This June 29, 2016, file photo shows guns on display at a gun store in Miami.
Tampa, Florida CNN  — 

Twice a week from her courtroom, Florida 13th Circuit Court Judge Denise Pomponio decides who in Hillsborough County can no longer be trusted with a gun.

In just the last two months, she has taken away the firearm privileges of dozens of people, including a dad accused of threatening to “shoot everyone” at his son’s school, a woman who police say attempted suicide and then accidentally shot her boyfriend during a struggle for her revolver, a husband who allegedly fired multiple rounds in the street to “blow off steam” after losing a family member, a bullied 13-year-old witnesses overheard saying, “If all of 8th grade is missing tomorrow you will know why,” and a mother arrested for brandishing a handgun at another mom after a school bus incident between their daughters.

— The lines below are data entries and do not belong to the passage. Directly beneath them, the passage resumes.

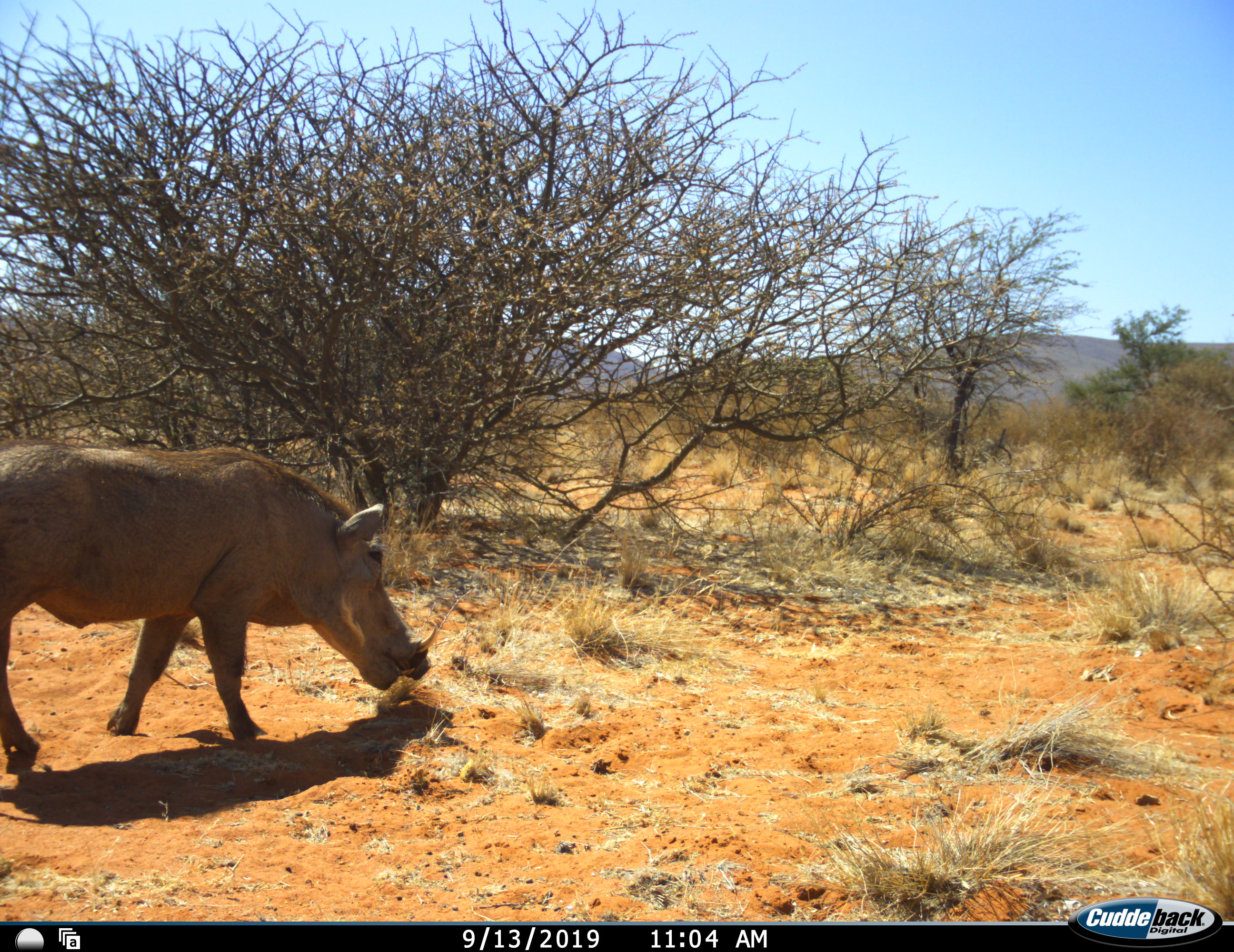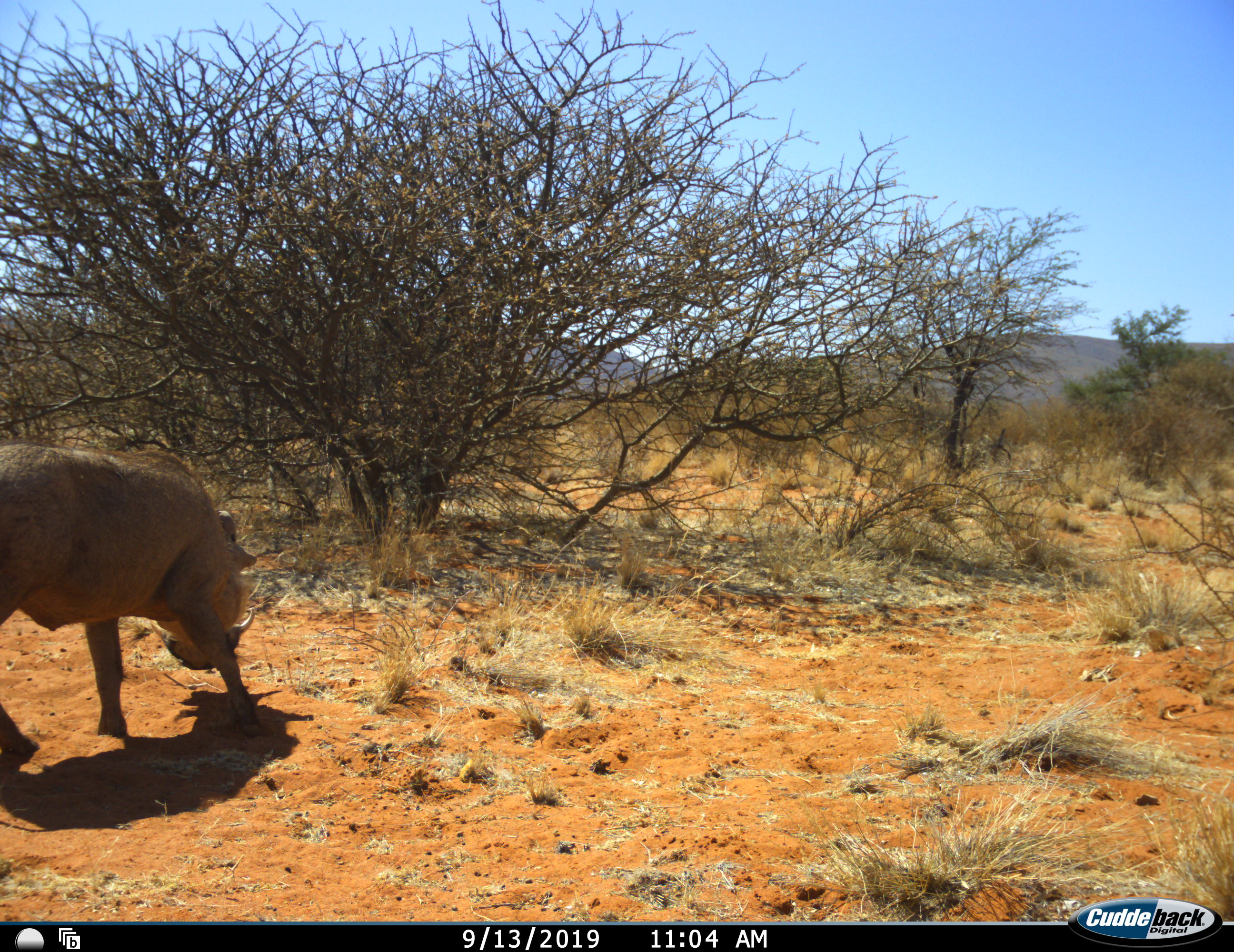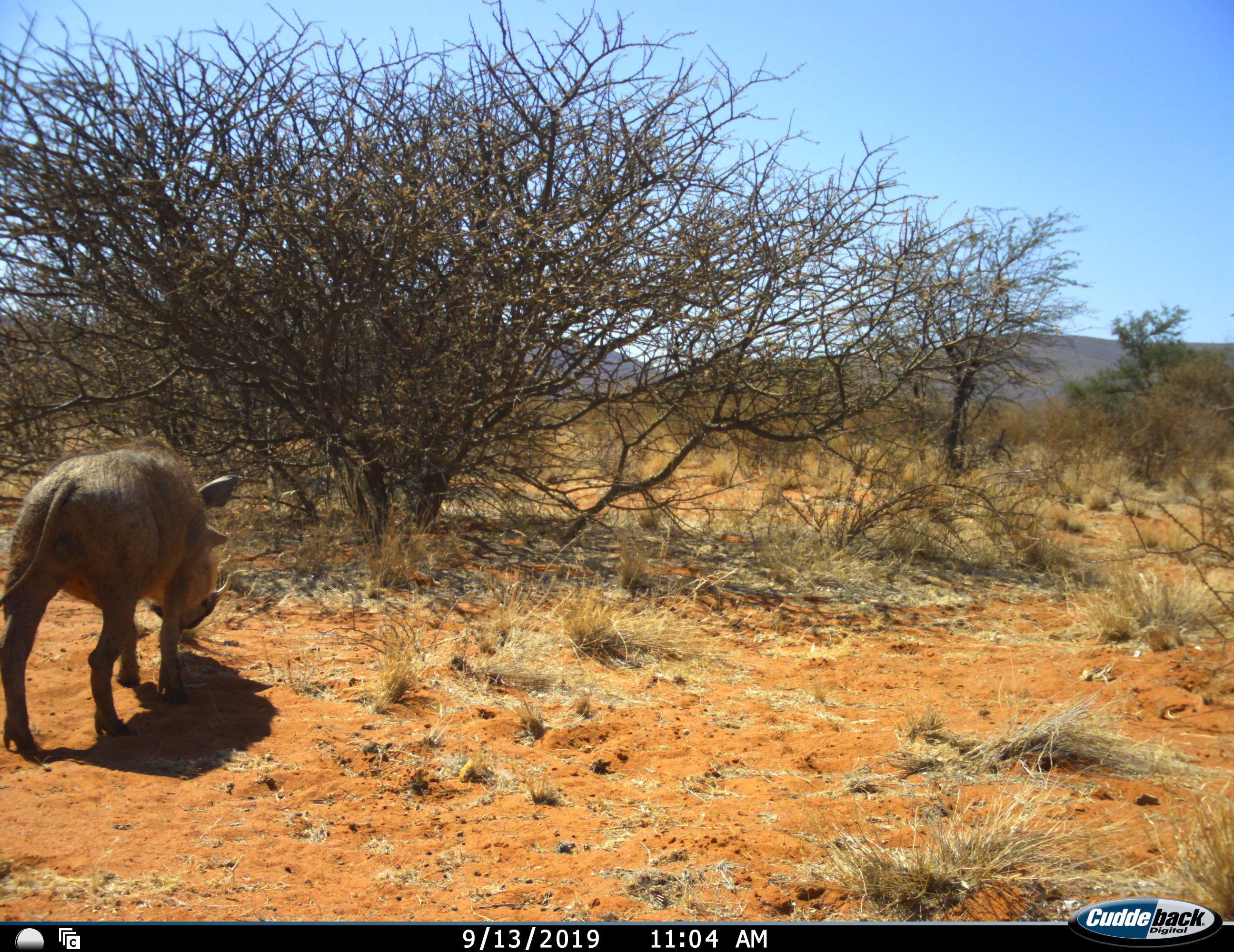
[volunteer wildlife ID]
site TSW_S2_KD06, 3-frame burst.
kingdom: Animalia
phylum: Chordata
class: Mammalia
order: Artiodactyla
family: Suidae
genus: Phacochoerus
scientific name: Phacochoerus africanus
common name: warthog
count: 1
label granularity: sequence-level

This is Florida’s “red flag” law in action. Passed in the wake of the horrific 2018 mass shooting at a Parkland high school, the state law provides police a path to ask a judge to temporarily bar dangerous individuals from possessing or purchasing a firearm. Since its creation, Florida judges have acted more than 8,000 times to keep guns out of the hands of people authorities deemed a risk to themselves or others, according to data maintained by the Office of the State Courts Administrator.

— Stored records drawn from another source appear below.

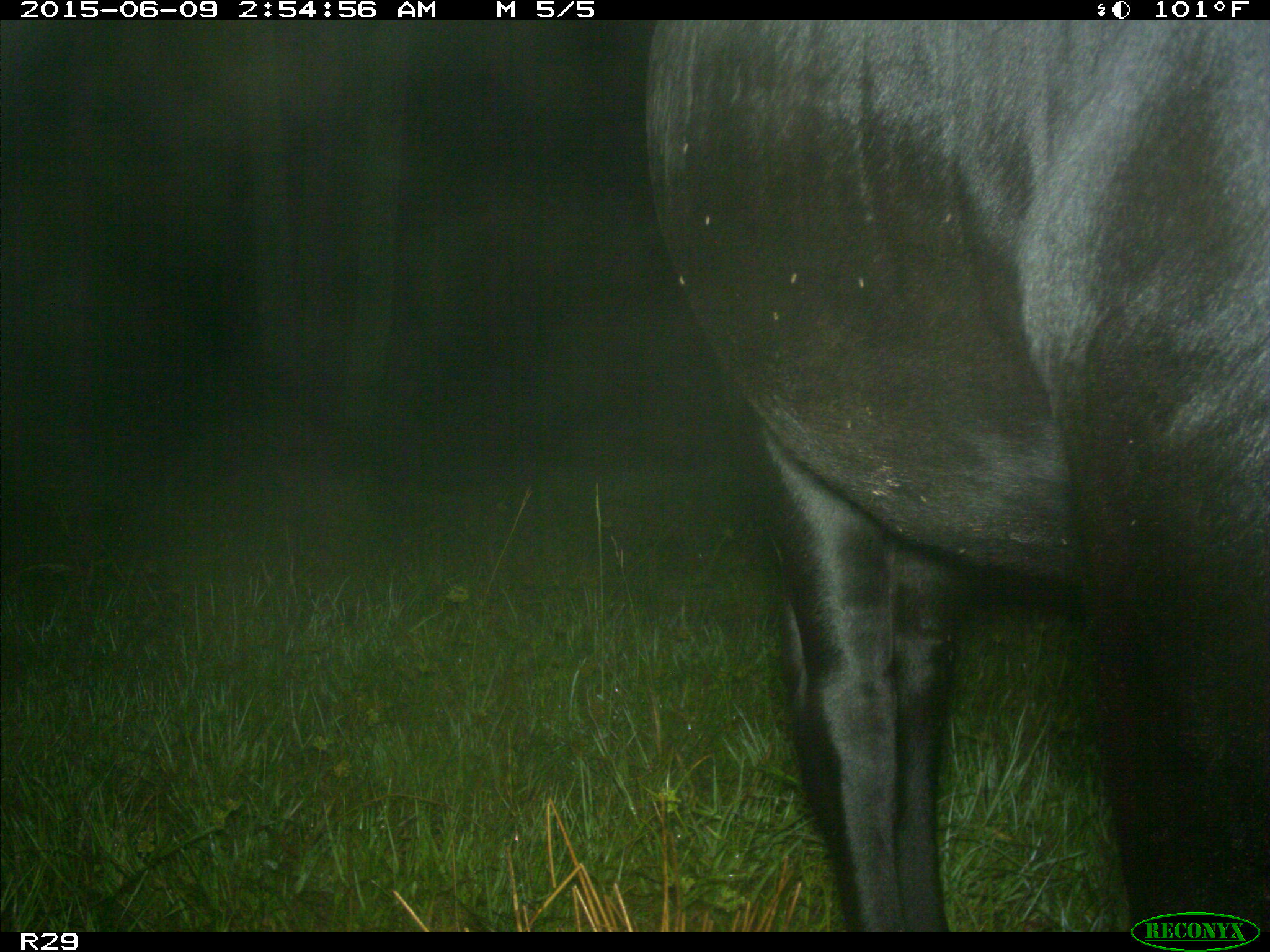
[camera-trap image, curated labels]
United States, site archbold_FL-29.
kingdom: Animalia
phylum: Chordata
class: Mammalia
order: Artiodactyla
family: Bovidae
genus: Bos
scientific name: Bos taurus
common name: domestic cow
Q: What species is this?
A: Bos taurus (domestic cow).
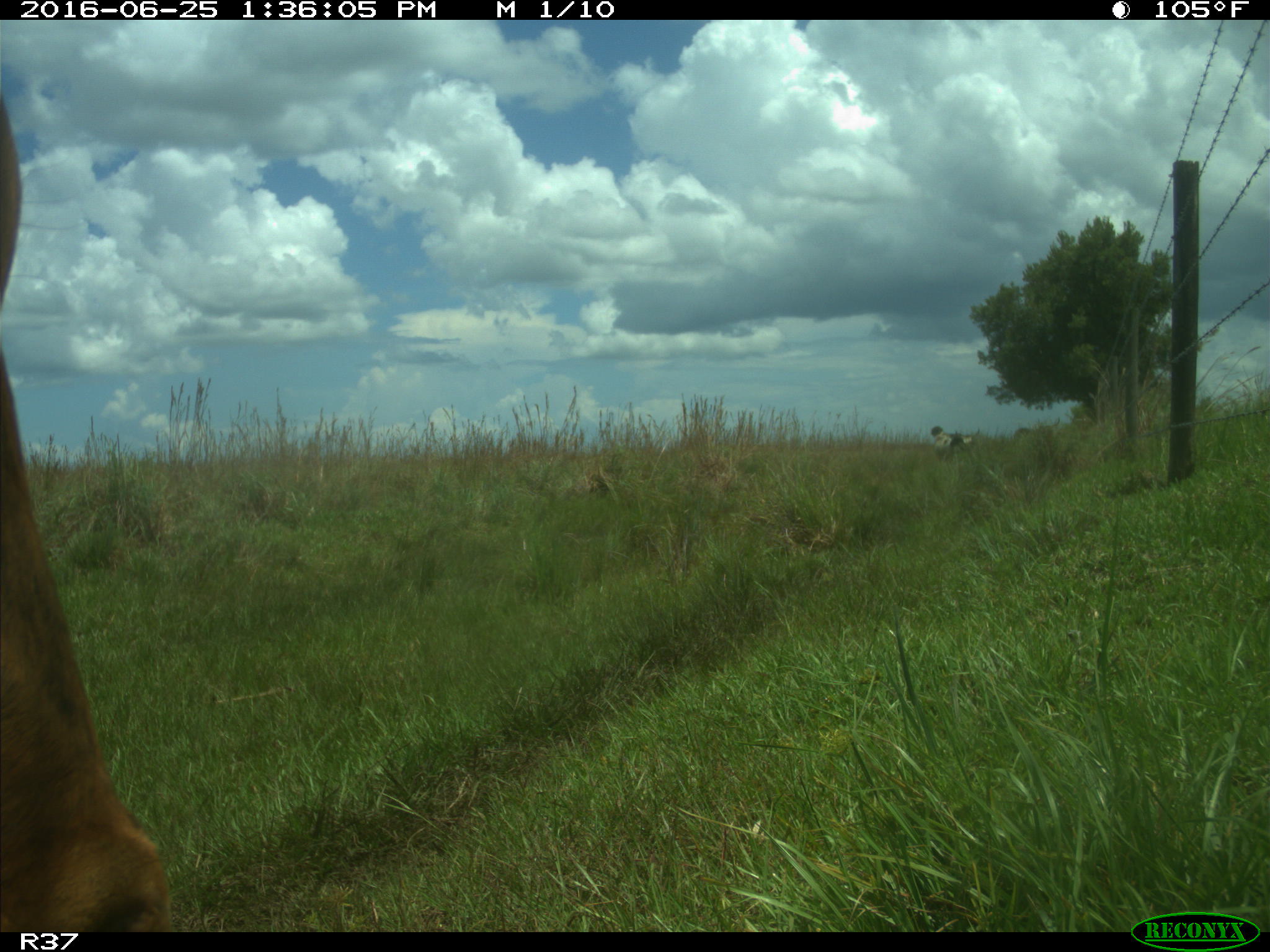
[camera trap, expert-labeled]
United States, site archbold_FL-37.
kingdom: Animalia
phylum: Chordata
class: Mammalia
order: Artiodactyla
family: Bovidae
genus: Bos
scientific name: Bos taurus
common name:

On Tuesday, Pomponio added another one to the list: A man accused of pointing two guns at his stepfather.

“He was enjoying the whole thing,” the stepfather told the courtroom. His stepson’s wife even filmed the encounter, he said. “He said he wanted to eff me up.” One of the guns was later found in the bed of the stepson’s 11-year-old brother, a sheriff’s deputy told the courtroom.

In the aftermath of recent massacres in Uvalde, Texas, and Buffalo, New York, those looking to change the country’s gun laws see in Florida a blueprint to move forward – not only because leaders moved to restrict firearms, but because it emerged out of a Republican stronghold unofficially known as the “Gunshine State.”

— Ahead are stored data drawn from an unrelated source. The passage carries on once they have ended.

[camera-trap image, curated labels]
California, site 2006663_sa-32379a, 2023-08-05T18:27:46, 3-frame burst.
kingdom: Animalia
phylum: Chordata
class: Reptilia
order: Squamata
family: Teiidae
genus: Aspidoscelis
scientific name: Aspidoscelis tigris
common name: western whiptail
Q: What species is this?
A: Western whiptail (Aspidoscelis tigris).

“The Florida law is a good law, and it’s a signal of what’s possible,” Democratic Sen. Chris Murphy of Connecticut, one of the most vocal advocates in Congress for gun control, said Sunday on ABC’s “This Week.”

In Florida, a red flag policy, also known as risk protection orders, was one piece of a sprawling gun reform package that then-Gov. Rick Scott signed into law just three weeks after a teenage gunman killed 17 people inside Marjory Stoneman Douglas High School. It included $400 million in new spending for priorities like school security and mental health resources, and allowed trained school staff to carry firearms for the first time. Republican lawmakers also agreed to raise the age to own a gun to 21 and implemented a three-day waiting period to purchase most rifles.

“I knew the time for thoughts and prayers, although necessary, was not enough,” said Bill Galvano, a Republican and the former state senator who sponsored the legislation.

Galvano told CNN he began drafting the bill at his kitchen table after a tour of the carnage in Parkland. He incorporated ideas he had picked up from interviewing teachers and staff at the school. He was intent on including some gun safety reforms and focused on what he thought could pass. He was still learning how red flag laws worked when it was added to the draft.

Looking at the data on the people who had guns taken away in Florida, Galvano says, “You have to believe that makes a difference.”

Research suggests red flags have made a difference where they’ve been implemented. One analysis of Connecticut’s red flag law, in place since 1999, found that for every 10 to 20 guns removed by a risk protection order led to one averted suicide. Another study found intimate partner homicides dropped in states where authorities can prohibit people convicted of “nonspecific violent misdemeanors” from possessing firearms.

The National Rifle Association and its Florida lobbyist, Marion Hammer, fiercely opposed the 2018 gun safety legislation. The organization’s influential scorecards loomed over the head of most Republican lawmakers. Hammer, a towering figure in Florida politics for decades, called GOP supporters “turncoat Republicans” and the organization urged its members to pressure lawmakers into abandoning the legislation. Galvano acknowledged that some of his colleagues were concerned the NRA would mount primary challenges against them in the coming elections.

Former state Rep. Jared Moskowitz, a Democrat who attended Marjory Stoneman Douglas, recounted the headwinds they faced with Republicans in power and the NRA throwing arounds its weight.

“Yet, we rolled the NRA,” Moskowitz said, adding: “Not one Republican who voted for that bill in Florida has paid a political price for protecting kids and doing the right thing.”

The NRA responded by docking the scorecards of anyone who voted for the bill, and it knocked Scott from an A+ to a C. The organization also filed a lawsuit against the state over the new legislation. The case remains in court under appeal.

Hammer did not respond to an email for comment.

Still, the law has survived as the legislature has grown more conservative and through the first term of Gov. Ron DeSantis. As a candidate in 2018, DeSantis said he opposed the gun restrictions in the Marjory Stoneman Douglas Public Safety Act, telling one Florida newspaper he would have vetoed it.